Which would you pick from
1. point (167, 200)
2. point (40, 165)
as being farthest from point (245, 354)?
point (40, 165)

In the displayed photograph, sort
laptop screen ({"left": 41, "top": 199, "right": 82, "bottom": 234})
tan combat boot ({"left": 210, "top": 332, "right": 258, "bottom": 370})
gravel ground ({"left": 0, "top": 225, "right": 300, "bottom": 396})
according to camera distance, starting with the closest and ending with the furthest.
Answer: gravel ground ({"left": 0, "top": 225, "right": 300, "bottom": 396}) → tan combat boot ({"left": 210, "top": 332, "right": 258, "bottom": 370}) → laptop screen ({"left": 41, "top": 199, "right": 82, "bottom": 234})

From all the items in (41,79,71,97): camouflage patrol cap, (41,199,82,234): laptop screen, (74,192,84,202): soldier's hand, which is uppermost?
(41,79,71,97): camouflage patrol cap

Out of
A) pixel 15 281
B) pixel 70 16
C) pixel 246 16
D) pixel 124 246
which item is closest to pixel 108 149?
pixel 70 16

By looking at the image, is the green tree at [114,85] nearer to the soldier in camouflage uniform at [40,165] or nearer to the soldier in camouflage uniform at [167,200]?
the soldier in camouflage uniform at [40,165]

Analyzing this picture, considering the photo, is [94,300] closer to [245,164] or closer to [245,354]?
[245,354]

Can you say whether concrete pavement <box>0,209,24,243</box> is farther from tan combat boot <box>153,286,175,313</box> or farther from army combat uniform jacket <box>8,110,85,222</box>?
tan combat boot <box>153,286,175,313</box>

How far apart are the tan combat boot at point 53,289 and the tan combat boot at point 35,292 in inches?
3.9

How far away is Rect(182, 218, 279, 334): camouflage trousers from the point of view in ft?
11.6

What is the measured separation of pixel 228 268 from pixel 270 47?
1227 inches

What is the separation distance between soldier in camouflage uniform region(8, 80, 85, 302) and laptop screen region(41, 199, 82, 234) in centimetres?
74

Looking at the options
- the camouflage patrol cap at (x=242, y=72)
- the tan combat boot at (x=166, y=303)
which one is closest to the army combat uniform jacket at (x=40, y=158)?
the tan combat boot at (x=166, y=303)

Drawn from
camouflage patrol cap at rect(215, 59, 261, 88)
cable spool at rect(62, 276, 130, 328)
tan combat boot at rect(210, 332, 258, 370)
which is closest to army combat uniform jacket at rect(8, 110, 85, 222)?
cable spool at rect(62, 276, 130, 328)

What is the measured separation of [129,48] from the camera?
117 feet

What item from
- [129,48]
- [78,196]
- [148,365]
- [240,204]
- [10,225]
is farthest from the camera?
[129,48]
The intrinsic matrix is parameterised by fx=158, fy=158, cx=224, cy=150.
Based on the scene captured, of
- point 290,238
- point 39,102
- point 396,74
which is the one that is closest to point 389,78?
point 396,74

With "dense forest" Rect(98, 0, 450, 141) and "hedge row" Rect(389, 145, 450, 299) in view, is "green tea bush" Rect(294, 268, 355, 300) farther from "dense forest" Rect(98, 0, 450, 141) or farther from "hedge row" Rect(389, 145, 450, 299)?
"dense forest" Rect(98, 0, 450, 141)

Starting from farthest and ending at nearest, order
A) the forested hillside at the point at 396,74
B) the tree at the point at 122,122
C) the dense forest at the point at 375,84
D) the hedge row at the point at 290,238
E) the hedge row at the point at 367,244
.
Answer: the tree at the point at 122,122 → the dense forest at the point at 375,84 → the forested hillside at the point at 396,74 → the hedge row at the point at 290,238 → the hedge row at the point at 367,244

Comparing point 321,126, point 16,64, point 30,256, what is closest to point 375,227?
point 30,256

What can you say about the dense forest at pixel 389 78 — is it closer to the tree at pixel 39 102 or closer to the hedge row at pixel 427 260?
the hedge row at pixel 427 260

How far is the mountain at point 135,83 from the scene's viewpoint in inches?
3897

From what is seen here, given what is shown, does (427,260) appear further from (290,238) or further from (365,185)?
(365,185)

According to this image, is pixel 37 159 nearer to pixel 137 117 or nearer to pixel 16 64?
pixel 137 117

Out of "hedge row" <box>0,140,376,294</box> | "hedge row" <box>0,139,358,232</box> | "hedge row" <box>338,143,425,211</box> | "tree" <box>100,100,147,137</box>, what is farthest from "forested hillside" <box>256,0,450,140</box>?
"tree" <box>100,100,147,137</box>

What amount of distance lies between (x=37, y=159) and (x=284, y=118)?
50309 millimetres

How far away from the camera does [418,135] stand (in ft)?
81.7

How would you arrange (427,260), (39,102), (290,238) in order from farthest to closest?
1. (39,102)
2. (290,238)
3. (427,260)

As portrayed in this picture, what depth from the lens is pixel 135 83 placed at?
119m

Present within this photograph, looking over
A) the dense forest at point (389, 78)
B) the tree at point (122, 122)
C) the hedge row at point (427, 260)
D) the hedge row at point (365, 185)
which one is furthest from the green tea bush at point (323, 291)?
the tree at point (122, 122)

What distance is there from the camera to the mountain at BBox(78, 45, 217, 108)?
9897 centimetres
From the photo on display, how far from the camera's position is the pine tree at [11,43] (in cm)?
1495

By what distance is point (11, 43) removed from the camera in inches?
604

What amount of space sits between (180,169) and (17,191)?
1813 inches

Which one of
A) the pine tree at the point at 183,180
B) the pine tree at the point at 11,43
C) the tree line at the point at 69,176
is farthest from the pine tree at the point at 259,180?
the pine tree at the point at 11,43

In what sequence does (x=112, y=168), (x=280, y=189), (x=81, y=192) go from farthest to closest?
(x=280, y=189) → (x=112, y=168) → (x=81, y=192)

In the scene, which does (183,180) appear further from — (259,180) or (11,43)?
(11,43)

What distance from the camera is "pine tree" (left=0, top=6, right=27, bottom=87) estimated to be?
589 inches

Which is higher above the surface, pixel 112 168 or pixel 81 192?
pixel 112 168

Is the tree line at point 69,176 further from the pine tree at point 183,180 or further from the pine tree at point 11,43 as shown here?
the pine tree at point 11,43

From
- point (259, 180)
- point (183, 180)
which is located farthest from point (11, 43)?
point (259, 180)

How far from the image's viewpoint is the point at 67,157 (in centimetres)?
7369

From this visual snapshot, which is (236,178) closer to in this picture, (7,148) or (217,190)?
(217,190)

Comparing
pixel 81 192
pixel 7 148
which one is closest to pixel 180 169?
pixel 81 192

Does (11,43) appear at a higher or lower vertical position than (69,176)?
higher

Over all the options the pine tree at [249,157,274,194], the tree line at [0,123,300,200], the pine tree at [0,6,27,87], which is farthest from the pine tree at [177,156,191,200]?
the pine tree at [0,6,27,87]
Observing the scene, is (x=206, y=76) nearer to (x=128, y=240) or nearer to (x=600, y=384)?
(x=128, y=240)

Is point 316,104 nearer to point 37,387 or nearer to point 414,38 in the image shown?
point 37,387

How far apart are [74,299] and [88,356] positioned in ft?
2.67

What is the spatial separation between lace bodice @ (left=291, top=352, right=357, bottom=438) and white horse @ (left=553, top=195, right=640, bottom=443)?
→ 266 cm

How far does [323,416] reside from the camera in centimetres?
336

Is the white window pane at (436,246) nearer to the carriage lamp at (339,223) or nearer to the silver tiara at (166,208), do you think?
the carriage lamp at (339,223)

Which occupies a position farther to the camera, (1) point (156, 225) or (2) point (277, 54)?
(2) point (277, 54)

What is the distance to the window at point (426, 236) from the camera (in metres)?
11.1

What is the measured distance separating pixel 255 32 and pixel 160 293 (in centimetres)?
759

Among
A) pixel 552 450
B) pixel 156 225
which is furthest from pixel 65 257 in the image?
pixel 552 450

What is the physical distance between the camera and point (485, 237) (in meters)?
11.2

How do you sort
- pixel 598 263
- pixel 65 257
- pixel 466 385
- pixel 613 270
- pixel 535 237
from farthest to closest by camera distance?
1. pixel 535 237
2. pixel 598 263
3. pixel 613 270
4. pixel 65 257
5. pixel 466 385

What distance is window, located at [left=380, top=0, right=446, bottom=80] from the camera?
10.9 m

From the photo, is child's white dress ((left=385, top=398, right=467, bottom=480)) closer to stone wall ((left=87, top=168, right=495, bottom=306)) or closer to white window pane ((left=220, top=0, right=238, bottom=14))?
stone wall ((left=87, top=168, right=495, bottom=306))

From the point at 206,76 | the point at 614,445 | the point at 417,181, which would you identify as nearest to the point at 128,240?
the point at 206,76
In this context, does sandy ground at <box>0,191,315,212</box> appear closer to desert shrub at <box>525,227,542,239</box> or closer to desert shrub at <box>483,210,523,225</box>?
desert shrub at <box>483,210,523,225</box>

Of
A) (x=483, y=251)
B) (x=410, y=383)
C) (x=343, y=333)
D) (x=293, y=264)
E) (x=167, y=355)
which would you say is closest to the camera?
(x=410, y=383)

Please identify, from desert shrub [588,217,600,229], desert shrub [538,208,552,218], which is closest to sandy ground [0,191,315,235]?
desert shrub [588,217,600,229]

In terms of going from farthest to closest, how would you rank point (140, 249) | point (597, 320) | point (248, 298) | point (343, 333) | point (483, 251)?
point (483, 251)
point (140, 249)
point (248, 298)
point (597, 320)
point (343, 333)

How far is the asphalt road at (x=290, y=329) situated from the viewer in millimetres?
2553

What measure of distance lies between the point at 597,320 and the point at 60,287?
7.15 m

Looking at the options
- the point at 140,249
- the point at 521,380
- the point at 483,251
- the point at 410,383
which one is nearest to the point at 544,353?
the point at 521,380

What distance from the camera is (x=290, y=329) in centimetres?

### GOAL
Copy the lines of the listing above word for word, starting at the line that contains "What measure of" and continuing through the last line of the listing.

### WORKED SOLUTION
What measure of distance lies between the point at 597,320 and the point at 60,287?
7.15 m

Looking at the options
- the point at 140,249
- the point at 521,380
- the point at 483,251
- the point at 410,383
which one is nearest to the point at 544,353?
the point at 521,380

What distance from the camera is (x=290, y=329) in centimetres?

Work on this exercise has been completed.